Copy the entries below line for line, without any change, and leave the pictures out of your copy.
>>>>>
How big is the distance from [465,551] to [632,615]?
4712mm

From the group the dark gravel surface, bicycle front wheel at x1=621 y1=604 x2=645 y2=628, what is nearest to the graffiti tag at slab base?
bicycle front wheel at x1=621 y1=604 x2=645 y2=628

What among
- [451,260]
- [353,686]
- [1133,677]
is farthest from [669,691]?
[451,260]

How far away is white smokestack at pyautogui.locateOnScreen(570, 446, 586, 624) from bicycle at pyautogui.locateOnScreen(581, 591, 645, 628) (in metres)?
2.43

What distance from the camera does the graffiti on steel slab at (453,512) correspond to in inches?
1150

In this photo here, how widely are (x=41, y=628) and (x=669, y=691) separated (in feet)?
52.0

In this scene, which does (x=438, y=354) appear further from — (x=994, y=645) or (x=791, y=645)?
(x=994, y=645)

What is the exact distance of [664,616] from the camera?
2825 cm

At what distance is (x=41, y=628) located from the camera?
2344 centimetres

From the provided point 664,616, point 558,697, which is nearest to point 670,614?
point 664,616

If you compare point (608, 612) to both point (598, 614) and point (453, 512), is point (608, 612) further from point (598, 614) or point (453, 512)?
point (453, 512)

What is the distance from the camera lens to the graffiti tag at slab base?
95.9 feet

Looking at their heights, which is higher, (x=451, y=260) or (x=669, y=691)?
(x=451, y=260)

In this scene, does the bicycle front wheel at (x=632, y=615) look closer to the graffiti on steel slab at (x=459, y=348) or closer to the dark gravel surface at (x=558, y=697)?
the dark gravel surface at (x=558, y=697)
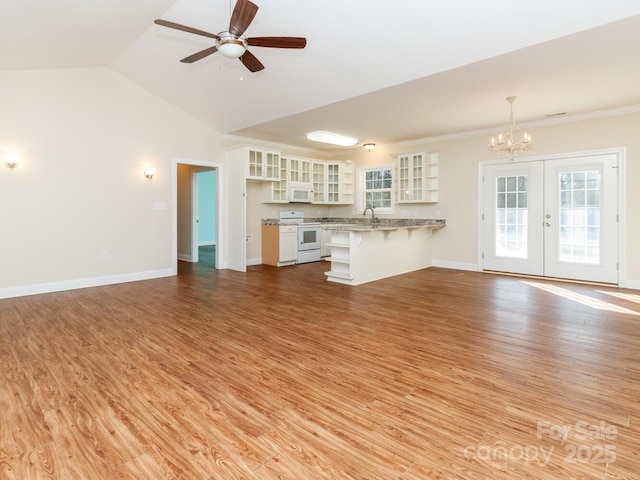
<<<<<
*Answer to the problem*.
How big is the distance from [465,551] to [632,615]?
4712mm

From the group the dark gravel surface, bicycle front wheel at x1=621 y1=604 x2=645 y2=628, what is nearest to the graffiti tag at slab base?
bicycle front wheel at x1=621 y1=604 x2=645 y2=628

What among
- [451,260]
- [353,686]
- [1133,677]
is farthest from [669,691]?
[451,260]

How far away is white smokestack at pyautogui.locateOnScreen(570, 446, 586, 624) from bicycle at pyautogui.locateOnScreen(581, 591, 645, 628) (in metres)?
2.43

What distance from the camera does the graffiti on steel slab at (453,512) correspond to in inches?
1150

In this photo here, how widely are (x=41, y=628) and (x=669, y=691) separated (in feet)?
52.0

In this scene, which does (x=438, y=354) appear further from — (x=994, y=645) or (x=791, y=645)?
(x=994, y=645)

What is the exact distance of [664,616] from the camera?
2825 cm

At what distance is (x=41, y=628) located from the camera?
2344 centimetres

From the provided point 664,616, point 558,697, which is nearest to point 670,614?
point 664,616

If you compare point (608, 612) to both point (598, 614) and point (453, 512), is point (608, 612) further from point (598, 614) or point (453, 512)?
point (453, 512)

What is the distance from the camera lens to the graffiti tag at slab base?
95.9 feet

Looking at their heights, which is higher, (x=451, y=260) or (x=669, y=691)?
(x=451, y=260)

In this scene, does the bicycle front wheel at (x=632, y=615) look closer to the graffiti on steel slab at (x=459, y=348) or closer to the dark gravel surface at (x=558, y=697)?
the dark gravel surface at (x=558, y=697)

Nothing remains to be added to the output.